The Respondent has failed to show that it has acquired any trade mark rights in respect of the disputed domain name or that the disputed domain name has been used in connection with a bona fide offering of goods or services. To the contrary, the disputed domain name has been resolved to the Website, containing pay-per-click links relating to the same food services provided for many years by the Complainant under the Trade Mark, for commercial gain.
There has been no evidence adduced to show that the Respondent has been commonly known by the disputed domain name; and there has been no evidence adduced to show that the Respondent is making a legitimate noncommercial or fair use of the disputed domain name.
The Panel finds that the Respondent has failed to produce any evidence to rebut the Complainant’s prima facie case that the Respondent lacks rights or legitimate interests in the disputed domain name.
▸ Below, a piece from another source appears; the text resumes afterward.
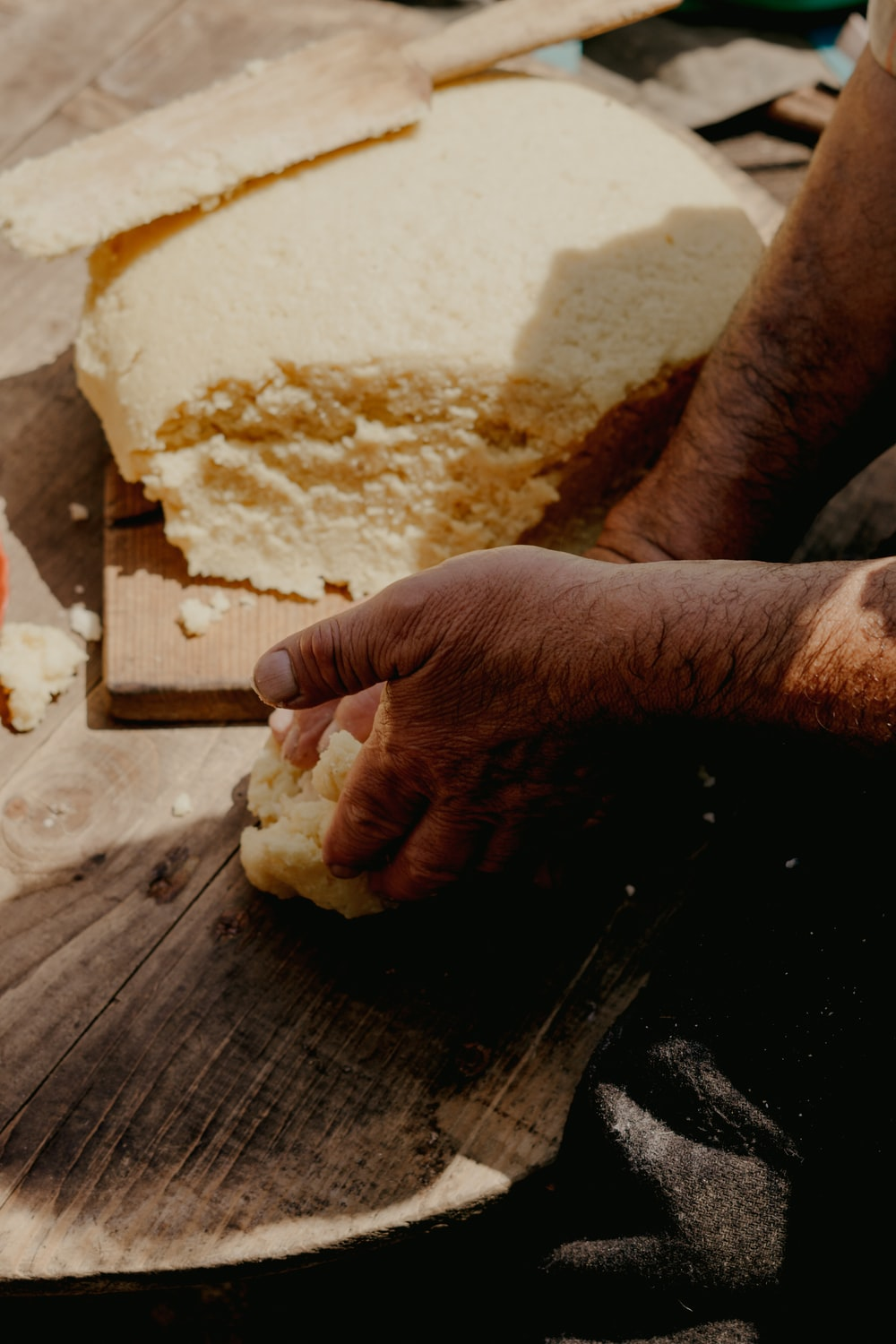 person holding brown wooden rolling pin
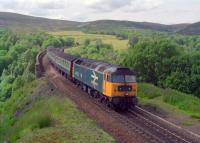 A class 47 hauled passenger train runs south over Slochd viaduct.<br><br>[Ewan Crawford&nbsp;//]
The Panel therefore finds that the Respondent lacks rights or legitimate interests in the disputed domain name.
C. Registered and Used in Bad Faith
In light of the evidence of the Respondent’s use of the Website in the manner described above, the Panel finds the requisite element of bad faith has been satisfied, under paragraph 4(b)(iv) of the Policy.
For all the foregoing reasons, the Panel concludes that the disputed domain name has been registered and is being used in bad faith.
For the foregoing reasons, in accordance with paragraphs 4(i) of the Policy and 15 of the Rules, the Panel orders that the disputed domain name <sodexocsod.com> be transferred to the Complainant.